### Requirements
1) From the passage on marketing metrics, extract the words from "Marketing Effectiveness" up to and including "of efficiency metrics.".
2) Answer these questions using the passage on marketing effectiveness:
(a) In which book did Peter Drucker explain the difference between efficiency and effectiveness?
(b) What three examples of effectiveness metrics does the passage list?
(c) What do marketers earn when they are positively impacting and contributing to the right result?

Marketing Effectiveness
Efficiency vs. Effectiveness Metrics
In his book, The Effective Executive, Peter Drucker explained the difference between efficiency and effectiveness: “Efficiency is doing things right. Effectiveness is doing the right things.” He strongly advised focusing first on effectiveness before efficiency. Along with outcome-based and leading-indicators metrics, Marketers also need both efficiency and effectiveness metrics. Here’s an easy way to distinguish whether your metric is one or the other:
- If the metric is measuring how well you squeeze out waste or cost or measure maximum output for input, it’s most likely an efficiency metric. Marketing spend, ROI, and cost/per lead, lead/rep are examples of efficiency metrics.
- If the metric is measuring how well you are contributing to or producing a desired result, it is most likely an effectiveness metric. Share of preference, share of wallet, products/customers are examples of effectiveness metrics.
As we have learned from over a decade of research on marketing metrics, many marketers are doing a good job of establishing, monitoring, and managing efficiency metrics and not as good of a job with developing, measuring, and managing effectiveness metrics.
This propensity to focus on efficiency metrics ultimately creates a problem for marketing. You can be improving efficiency, which has nothing to do with whether or not what you are currently doing is the right thing to do, while not actually becoming less effective. Effectiveness is about achieving the right result, or being on the right path. When we are positively impacting and contributing to the right result, then we earn our right to participate in strategic conversations.

(Records from a spatial question set)
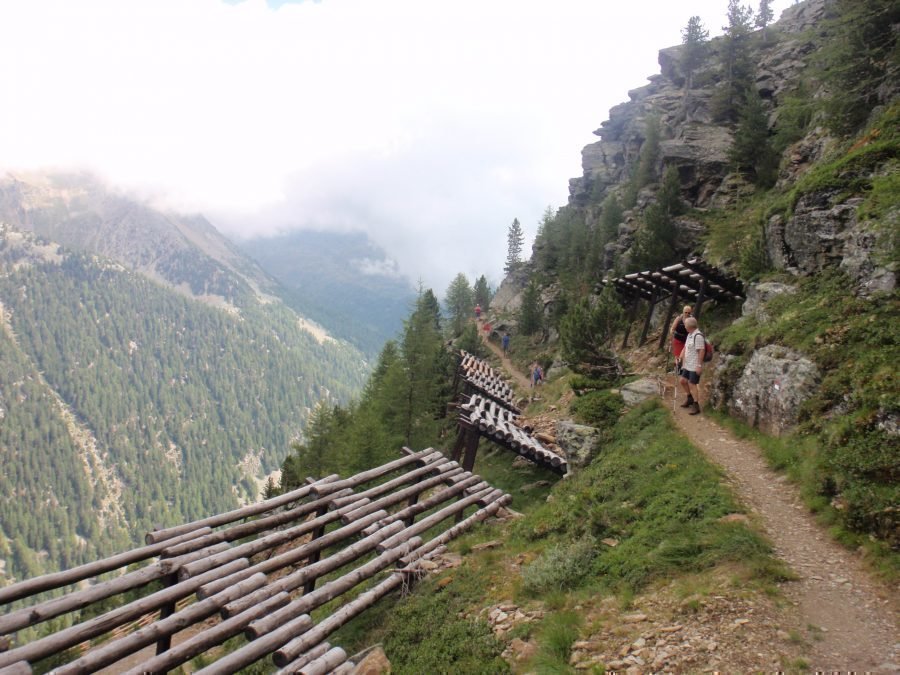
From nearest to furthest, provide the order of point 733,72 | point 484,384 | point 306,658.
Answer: point 306,658 → point 484,384 → point 733,72

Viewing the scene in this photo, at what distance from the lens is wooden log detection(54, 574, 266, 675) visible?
20.6 ft

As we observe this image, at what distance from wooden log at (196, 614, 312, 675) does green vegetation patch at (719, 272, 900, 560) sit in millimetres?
8710

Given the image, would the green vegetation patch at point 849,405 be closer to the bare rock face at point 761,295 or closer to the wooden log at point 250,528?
the bare rock face at point 761,295

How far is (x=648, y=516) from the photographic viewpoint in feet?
28.3

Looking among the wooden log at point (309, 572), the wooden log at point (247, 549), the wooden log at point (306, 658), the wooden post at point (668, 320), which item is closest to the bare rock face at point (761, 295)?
the wooden post at point (668, 320)

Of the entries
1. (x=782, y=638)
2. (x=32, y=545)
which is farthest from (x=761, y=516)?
(x=32, y=545)

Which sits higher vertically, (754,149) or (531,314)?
(754,149)

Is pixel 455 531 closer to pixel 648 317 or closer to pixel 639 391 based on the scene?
pixel 639 391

### Responses per task
1)
Marketing Effectiveness
Efficiency vs. Effectiveness Metrics
In his book, The Effective Executive, Peter Drucker explained the difference between efficiency and effectiveness: “Efficiency is doing things right. Effectiveness is doing the right things.” He strongly advised focusing first on effectiveness before efficiency. Along with outcome-based and leading-indicators metrics, Marketers also need both efficiency and effectiveness metrics. Here’s an easy way to distinguish whether your metric is one or the other:
- If the metric is measuring how well you squeeze out waste or cost or measure maximum output for input, it’s most likely an efficiency metric. Marketing spend, ROI, and cost/per lead, lead/rep are examples of efficiency metrics.

2)
(a) The Effective Executive
(b) Share of preference, share of wallet, and products/customers
(c) The right to participate in strategic conversations